After I shared my last post, I decided to take a brief break to let myself regroup a bit and try to find my happy. Plus, to be honest I was feeling a little uneasy about shaking those feelings.
Since I’m a planner by nature, I decided to create a plan to pull myself out of the abyss and not fall back down. The biggest part of this plan was finally starting my new workout plan not only to work on my self image issues, but also because releasing endorphins are good for depression. I’ve done pretty good about sticking to workout schedule, but I’ve missed a few days.
I’ve also carved out weekly writing time and stuck to it, which means my dissertation chair received an updated prospectus in her inbox recently. It also means that I will be scheduling my prospectus defense for the very near future. Eeekk…
I’ve gotten out of the house a few times sans Mr. S and Sesame, which has really helped me clear my head. Summer break will be here soon, so I’ll have more “me time” in the near future. I’m learning that this is really important for me partly because I’m an introvert, but also because taking care of people makes me happy and it’s so easy to get lost in mom/wife life and forget about my own needs.
My work schedule is still a bit hectic, but I’ve gotten into a better groove (ie sticking to my weekly plan more). The semester is winding down at the brick and mortar university, so I’ll have a bit more evening work time.
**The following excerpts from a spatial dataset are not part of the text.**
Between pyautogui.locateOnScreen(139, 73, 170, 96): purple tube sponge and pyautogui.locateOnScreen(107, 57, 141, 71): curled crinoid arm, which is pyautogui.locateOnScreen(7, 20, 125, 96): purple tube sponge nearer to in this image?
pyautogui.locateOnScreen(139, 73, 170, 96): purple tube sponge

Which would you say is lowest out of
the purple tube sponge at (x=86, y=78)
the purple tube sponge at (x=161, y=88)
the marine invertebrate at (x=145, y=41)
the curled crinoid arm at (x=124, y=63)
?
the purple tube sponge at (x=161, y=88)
In the coming weeks and months, I plan to institute the following into my personal self-care:
- Mani/Pedi days–either at the salon or home
- Quiet journaling time
- Researching therapists in the area
- Working out 5 days a week
- Social media blackout day
- Treating myself to a hot stone massage once my prospectus defense takes place
I’m hoping these things will help me remove the mask, at least most of the time.
Even though I was very nervous about sharing that post, I’m glad I did because it forced me to take a good hard look at how I treat myself. I’m always putting what I need emotionally/mentally on the back burner and I have to stop doing that or I’m going to be no good to anyone. Thank you to everyone who commented or sent me a private message. It really helped me feel less alone.